Ruy Castro
Chega de saudade
RIO DE JANEIRO - A propósito da coluna de sábado ("Saudade das fraldas", 12/9) em que me declaro contra qualquer tipo de saudosismo, um leitor lembrou que já publiquei um livro chamado "Saudades do Século 20". É verdade. Saiu em 1994, quando o século 20 ainda nem tinha terminado, e havia uma ironia no título. Quase todos os artistas sobre os quais escrevi –Billie Holiday, Anita O'Day, Doris Day, Raymond Chandler, Dashiell Hammett, Mae West, Orson Welles– passaram por graves dependências químicas, cônjuges psicopatas, perseguições horríveis ou sensação patológica de fracasso. Nada de que eles próprios tivessem "saudades".
Em compensação, meu primeiro livro, de 1990, sobre a bossa nova, se chamou "Chega de saudade". Era uma tentativa de, ao contar sua história, tirar da bossa nova o estigma de música do passado e mostrar que ela não pertencia somente aos que viveram a "sua época" –mas era um patrimônio da cultura brasileira, que não podia ser abandonado. Naquele ano, não havia um só disco da bossa nova clássica nas lojas do Brasil. Quem quisesse comprá-los, que fosse a Tóquio.

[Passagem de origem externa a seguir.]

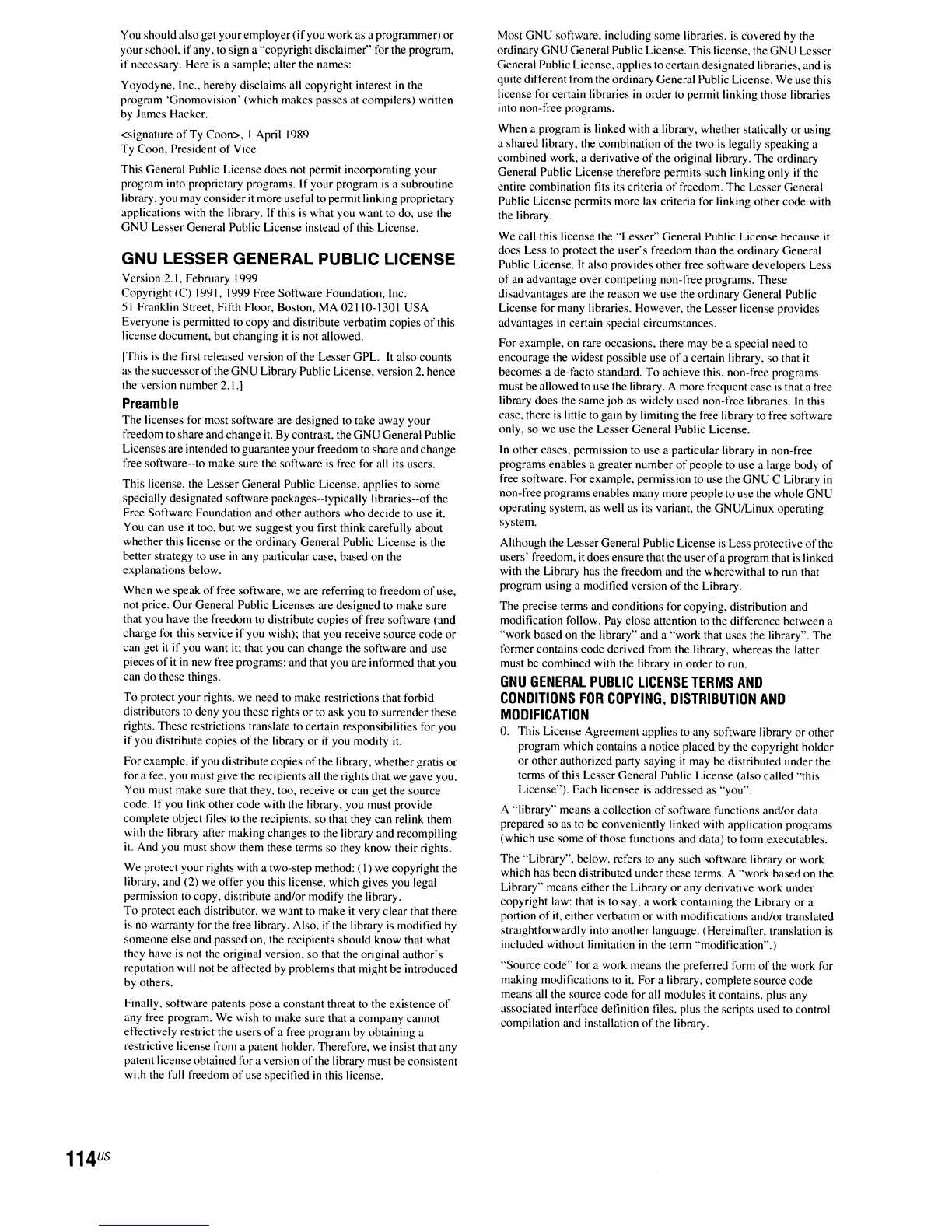 You should also get your employer (if you work as a programmer) or your school, if any, to sign a "copyright disclaimer" for the program, if necessary. Here is a sample; alter the names:

Yoyodyne, Inc., hereby disclaims all copyright interest in the program 'Gnomovision' (which makes passes at compilers) written by James Hacker.

<signature of Ty Coon>, 1 April 1989
Ty Coon, President of Vice

This General Public License does not permit incorporating your program into proprietary programs. If your program is a subroutine library, you may consider it more useful to permit linking proprietary applications with the library. If this is what you want to do, use the GNU Lesser General Public License instead of this License.

GNU LESSER GENERAL PUBLIC LICENSE

Version 2.1, February 1999
Copyright (C) 1991, 1999 Free Software Foundation, Inc.
51 Franklin Street, Fifth Floor, Boston, MA 02110-1301 USA
Everyone is permitted to copy and distribute verbatim copies of this license document, but changing it is not allowed.

[This is the first released version of the Lesser GPL. It also counts as the successor of the GNU Library Public License, version 2, hence the version number 2.1.]

Preamble

The licenses for most software are designed to take away your freedom to share and change it. By contrast, the GNU General Public Licenses are intended to guarantee your freedom to share and change free software--to make sure the software is free for all its users.

This license, the Lesser General Public License, applies to some specially designated software packages--typically libraries--of the Free Software Foundation and other authors who decide to use it. You can use it too, but we suggest you first think carefully about whether this license or the ordinary General Public License is the better strategy to use in any particular case, based on the explanations below.

When we speak of free software, we are referring to freedom of use, not price. Our General Public Licenses are designed to make sure that you have the freedom to distribute copies of free software (and charge for this service if you wish); that you receive source code or can get it if you want it; that you can change the software and use pieces of it in new free programs; and that you are informed that you can do these things.

To protect your rights, we need to make restrictions that forbid distributors to deny you these rights or to ask you to surrender these rights. These restrictions translate to certain responsibilities for you if you distribute copies of the library or if you modify it.

For example, if you distribute copies of the library, whether gratis or for a fee, you must give the recipients all the rights that we gave you. You must make sure that they, too, receive or can get the source code. If you link other code with the library, you must provide complete object files to the recipients, so that they can relink them with the library after making changes to the library and recompiling it. And you must show them these terms so they know their rights.

We protect your rights with a two-step method: (1) we copyright the library, and (2) we offer you this license, which gives you legal permission to copy, distribute and/or modify the library.
To protect each distributor, we want to make it very clear that there is no warranty for the free library. Also, if the library is modified by someone else and passed on, the recipients should know that what they have is not the original version, so that the original author's reputation will not be affected by problems that might be introduced by others.

Finally, software patents pose a constant threat to the existence of any free program. We wish to make sure that a company cannot effectively restrict the users of a free program by obtaining a restrictive license from a patent holder. Therefore, we insist that any patent license obtained for a version of the library must be consistent with the full freedom of use specified in this license.

Most GNU software, including some libraries, is covered by the ordinary GNU General Public License. This license, the GNU Lesser General Public License, applies to certain designated libraries, and is quite different from the ordinary General Public License. We use this license for certain libraries in order to permit linking those libraries into non-free programs.

When a program is linked with a library, whether statically or using a shared library, the combination of the two is legally speaking a combined work, a derivative of the original library. The ordinary General Public License therefore permits such linking only if the entire combination fits its criteria of freedom. The Lesser General Public License permits more lax criteria for linking other code with the library.

We call this license the "Lesser" General Public License because it does Less to protect the user's freedom than the ordinary General Public License. It also provides other free software developers Less of an advantage over competing non-free programs. These disadvantages are the reason we use the ordinary General Public License for many libraries. However, the Lesser license provides advantages in certain special circumstances.

For example, on rare occasions, there may be a special need to encourage the widest possible use of a certain library, so that it becomes a de-facto standard. To achieve this, non-free programs must be allowed to use the library. A more frequent case is that a free library does the same job as widely used non-free libraries. In this case, there is little to gain by limiting the free library to free software only, so we use the Lesser General Public License.

In other cases, permission to use a particular library in non-free programs enables a greater number of people to use a large body of free software. For example, permission to use the GNU C Library in non-free programs enables many more people to use the whole GNU operating system, as well as its variant, the GNU/Linux operating system.

Although the Lesser General Public License is Less protective of the users' freedom, it does ensure that the user of a program that is linked with the Library has the freedom and the wherewithal to run that program using a modified version of the Library.

The precise terms and conditions for copying, distribution and modification follow. Pay close attention to the difference between a "work based on the library" and a "work that uses the library". The former contains code derived from the library, whereas the latter must be combined with the library in order to run.

GNU GENERAL PUBLIC LICENSE TERMS AND CONDITIONS FOR COPYING, DISTRIBUTION AND MODIFICATION

0. This License Agreement applies to any software library or other program which contains a notice placed by the copyright holder or other authorized party saying it may be distributed under the terms of this Lesser General Public License (also called "this License"). Each licensee is addressed as "you".

A "library" means a collection of software functions and/or data prepared so as to be conveniently linked with application programs (which use some of those functions and data) to form executables.

The "Library", below, refers to any such software library or work which has been distributed under these terms. A "work based on the Library" means either the Library or any derivative work under copyright law: that is to say, a work containing the Library or a portion of it, either verbatim or with modifications and/or translated straightforwardly into another language. (Hereinafter, translation is included without limitation in the term "modification".)

"Source code" for a work means the preferred form of the work for making modifications to it. For a library, complete source code means all the source code for all modules it contains, plus any associated interface definition files, plus the scripts used to control compilation and installation of the library.

114US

Desde então, a situação mudou. Os clássicos foram relançados, artistas cujas carreiras pareciam encerradas voltaram a trabalhar e gravaram-se muitos e grandes discos. Os jovens descobriram a bossa nova e estão buscando uma nova bossa nova. Você dirá que a bossa nova não está nas paradas. Ótimo –é melhor mesmo ficar longe. Os sabiás e bem-te-vis também não estão nas paradas, mas podemos ouvi-los todos os dias.
E, idem, não acredito nos "anos dourados". Descobri que o passado –qualquer passado– nunca foi tão bom quanto visto do presente, e a melhor coisa a respeito dele é que, então, tínhamos 20 ou 30 anos a menos.
A prova disso é que, por incrível que pareça, um dia alguém terá saudades de hoje.